Strangely enough, Buckingham originally turned in an album named Gift of Screws back in 2001-02 but the record label asked him if they could use most of it for a new Fleetwood Mac album, which turned out to be 2003's Say You Will (it followed the group's last tour -- both sans keyboardist Christine McVie).

"It has been a bit of a pattern of sort of re-grouping and getting ready to do solo work in one form or another and have Fleetwood Mac sort of intervene. That's happened a few times," Buckingham said. "But you know if you're in the band, you gotta be part of the band."

Buckingham sounds positively easy-going within the dynamic of the famously fractious group -- whose various relationship breakups were documented on their landmark 1977 album, Rumours.

'HEALTHY TROUBLEMAKER'

"I'm working on it. I haven't always been," he said. "I've had very definite ideas which to some degree have been, I wouldn't say a thorn in the side, but I've been the healthy troublemaker who keeps things from being too complacent. That would be the way I would see it. Others might categorize it differently."

This time, however, Buckingham saw the rock-oriented Gift of Screws -- the followup to the more acoustic-based 2006 effort, Under the Skin -- through to its fruition with some lyric-writing help from his wife Kristen (Do You Miss Me, Love Runs Deeper) and 10-year-old son, Will (Great Day). The couple also has two daughters, eight-year-old Leelee, and four-year-old Stella.

Still, Fleetwood drums on three tracks and McVie plays bass on two from those much earlier recording sessions.

"This is a completion of a goal which was very specific that I had. And I said to the band, 'Please don't come knocking on my door for at least three years, because what I want to do is put out two albums and tour around both of them.'"

No Sheryl Crow for Fleetwood Mac "IT WAS PREMATURE"

Sheryl crowed just a little too early
By JANE STEVENSON
Toronto Sun

Fleetwood Mac singer-songwriter-guitarist Lindsey Buckingham says reports that Sheryl Crow was going to hook up with the legendary rock group for their upcoming 2009 tour are false -- although there were some early discussions about it.

"There was some element of truth to that but it was completely hypothetical," Buckingham said this week.

He says the genesis for the idea was the previous Fleetwood Mac album, 2003's Say You Will, and 2004 tour, were both without singer-keyboardist Christine McVie.

"I was out there being a guy on stage, which is what I do. I think it made (singer) Stevie (Nicks) feel that the context of femaleness on stage had somehow been diminished in her mind and I think she felt less comfortable on stage because of that," Buckingham said.

"So I think there was just a moment where she was looking for a (female) counterpart again and so this idea of Sheryl was floated by (Stevie) and probably (drummer) Mick (Fleetwood), who was probably thinking of it more in terms of the business side. And I said, 'Hey, whatever, that's fine with me.' So it was thrown around. I know Sheryl was made aware of it. Nothing was ever decided, it was a hypothetical (idea)."

'IT WAS PREMATURE'

Buckingham says two months later, Crow was releasing a solo album and started mentioning to the press that she was joining Fleetwood Mac.

"Which didn't sit well with any of us really, because even if it had been decided it was not the appropriate time. It was premature, it wasn't hers to announce. It should have been done in a different way, but it was not even a real thing," he said.

Needless to say, phone calls were made.

"So that led to some not very good conversations, as I understand, which I was not a part of, and I guess the whole thing just went away.

"(Crow is) not a part of it. But all of that was actually a catalyst to Stevie and me having some very good conversations which have been long overdue and acknowledging that there's a way to do this that doesn't have to be about bringing in a surrogate Christine.

"Because in my mind if you're starting by bringing in someone like Sheryl to do Christine's songs, it starts to get a little loungey."

Questions on the material >>
1. Rewrite the article about Lindsey Buckingham, beginning at the words "Still, Fleetwood drums" and stopping after "said this week.", with "hypothetical" renamed to "speculative".
2. In the article about Lindsey Buckingham, what is the title of his acoustic-based 2006 album?

Information shown >>
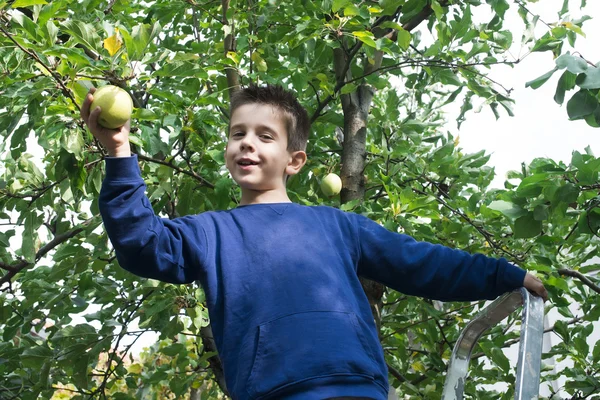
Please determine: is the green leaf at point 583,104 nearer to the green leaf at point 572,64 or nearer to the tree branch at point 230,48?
the green leaf at point 572,64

Exercise answers >>
1.
Still, Fleetwood drums on three tracks and McVie plays bass on two from those much earlier recording sessions.

"This is a completion of a goal which was very specific that I had. And I said to the band, 'Please don't come knocking on my door for at least three years, because what I want to do is put out two albums and tour around both of them.'"

No Sheryl Crow for Fleetwood Mac "IT WAS PREMATURE"

Sheryl crowed just a little too early
By JANE STEVENSON
Toronto Sun

Fleetwood Mac singer-songwriter-guitarist Lindsey Buckingham says reports that Sheryl Crow was going to hook up with the legendary rock group for their upcoming 2009 tour are false -- although there were some early discussions about it.

"There was some element of truth to that but it was completely speculative," Buckingham said this week.

2. Under the Skin